Applied masks to 4 products


In [5]:
def generate_product_detail_df(input_dir):
    
    '''
    Generate product details dataframe used as input for ordering products by Cloudy Pixel Percentage, No Data Pixel Percentage, or Unclassified Percentage
    
    '''
    input_dir = add_trailing_slash(input_dir)
    
    dirs = os.listdir(input_dir)

    meta_data = []
    for folder in dirs:
        xml_loc = glob(input_dir + "/" + folder + "/*.xml")[0]
        tree = ET.parse(xml_loc)
        directory = [elem.text for elem in tree.iter() if "MASK_FILENAME" in elem.tag][0].split("/")[1]
        tile_id = directory.split("_")[1]
        filepath_partial = input_dir + "/" + directory + "/IMG_DATA" + "/R10m"
        filepath = glob(filepath_partial + "/processed*.jp2")[0]
        filename = filepath.split("/")[-1]
        cloud_cover,no_data,unclassified = [elem.text for elem in tree.iter() if "CLOUDY_PIXEL_PERCENTAGE" in elem.tag 
                 or "NODATA_PIXEL_PERCENTAGE" in elem.tag or "UNCLASSIFIED_PERCENTAGE" in elem.tag]
        meta_data.append([directory,tile_id,cloud_cover,no_data,unclassified,filename,filepath])

▶ Collected data
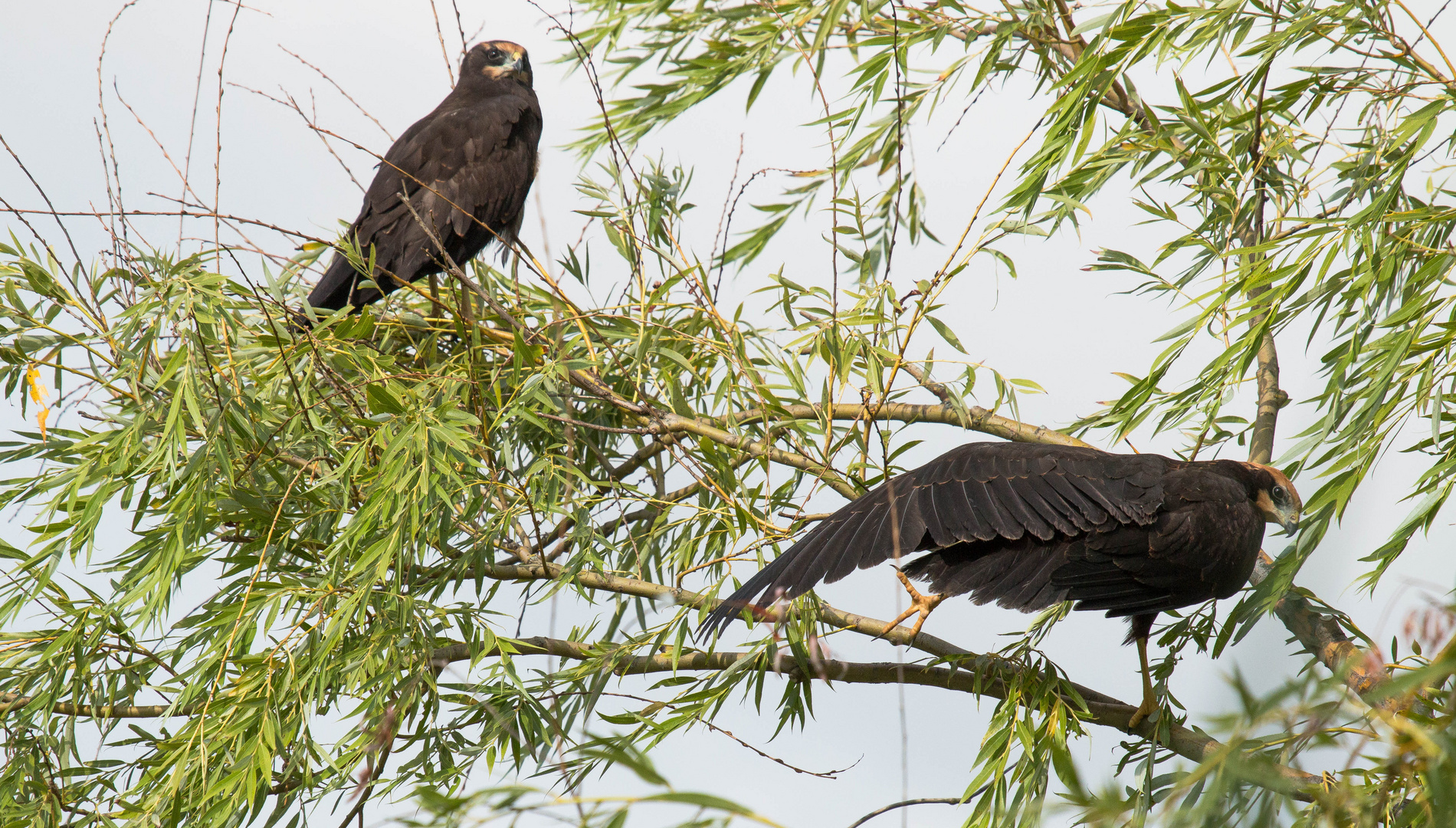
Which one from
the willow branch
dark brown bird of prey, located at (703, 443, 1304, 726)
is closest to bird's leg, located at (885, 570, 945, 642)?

▶ Required actions
1. According to the code excerpt, why does the function generate_product_detail_df build its dataframe?
2. Write out the portion of the code excerpt that opens with the words containing "dirs = os.listdir(input_dir)" and closes with "tree = ET.parse(xml_loc)".

▶ The results
1. Its docstring says the function builds a product details dataframe to serve as input for ordering products by Cloudy Pixel Percentage, No Data Pixel Percentage, or Unclassified Percentage.

2.
dirs = os.listdir(input_dir)

    meta_data = []
    for folder in dirs:
        xml_loc = glob(input_dir + "/" + folder + "/*.xml")[0]
        tree = ET.parse(xml_loc)